The results of 2009 show that the CDA model detects the failure of 43.75, 29.17, 18.75, 6.25 and 2.08% of the misclassified actives banks that will really bankrupt respectively one year, two years, three years, four years and six years before the fall. In 2012, all the misclassified actives banks (5 banks) will go bankrupt the next year (2013).

5 Conclusion

In this paper, we show that the Logistic Regression (LR) and Canonical Discriminant Analysis (CDA) can predict banks failure with accuracy. Main models inputs are CAMEL’s Variables of a large panel of US banks over the period from 2008 to 2013.

First, Principal Component Analysis (PCA) was performed to compress the data dimension by keeping only the most important ratio combinations. The results show the importance of the Asset Quality, the Capital Adequacy and the Liquidity as an indicators of the financial conditions of the bank.

We use random subspace method to compare the classification and the prediction accuracy of CDA and LR models, with and without misclassification cost. We compared different cut-off point formulas to provide and evaluate classification accordingly.

Our results confirm, first that the more accurate the critical probability of default value is, the more accurate is the sensitivity of the model. In this sense, comparative results over the entire period prove that correct classification was improved with the \(C^*_{ROC}\) for both Logit and CDA model.

The first finding proves that sensitivity of classification was improved and in average Logit model outperforms CDA (in the (TES)75.34 versus 58.85%).

The second finding concerns the supremacy of the ROC curve validation with regard to the quality of the Logit model by minimizing the error of misclassification of (DB) (in the (TES), the type I error is on average 24.66 versus 35.24% with a probability of default P* = 0.5).

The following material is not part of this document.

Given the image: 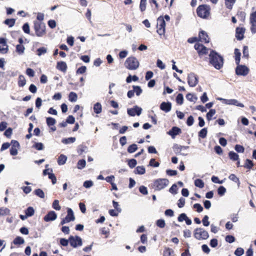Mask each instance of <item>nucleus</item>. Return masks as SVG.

Third, in term of correct classification we show that the Logistic Regression is better by using \(C^*_{Logit}\) (in the (TES) 96.11% against 95.63% with P* = 0.5).

Then, we evaluate the Logit and the CDA model by introducing a misclassification cost (cost for type I error higher than the cost of type II error). The results show that with a high misclassification cost of type I error we obtain a high level of error rate. Indeed, the classifiers misclassify a large number of (AB) meaning that we obtain a high type II error. By against, the models are able to classify correctly all the (DB) (error type I equal to zero).

Finally, models were used to pick-up early warning signals. Moreover, The combination of the two models allows a better information about the future prospect of banks. Indeed, ROC curve validation emphasizes better prediction of bank failure because it delivers, in average, the highest error type II 2.04%. This means that the model classifies some solvable banks in bankrupt group. Consequently, we can conclude that the Logit was able to predict the failure of banks. It gives good signal on banks, which would failed one or two year later.

Overall, the study reveals also that our choice resulting from combinations of ten financial ratios which represent Capital adequacy, Assets quality, Earnings ability and Liquidity are obvious determinants to predict bankruptcy.

Our results can be used for several purposes. For instance, regulators and banks can predict problems in order to avoid financial distress which can lead to bankruptcy. Our methodological framework helps to construct an Early Warning System that can be used by supervisory authorities to detect banks close to failure state.

Finally, further extensions can take account of non-parametric methods (Trait Recognition Model, Intelligence techniques such as induction of classification trees and Neural Networks methods).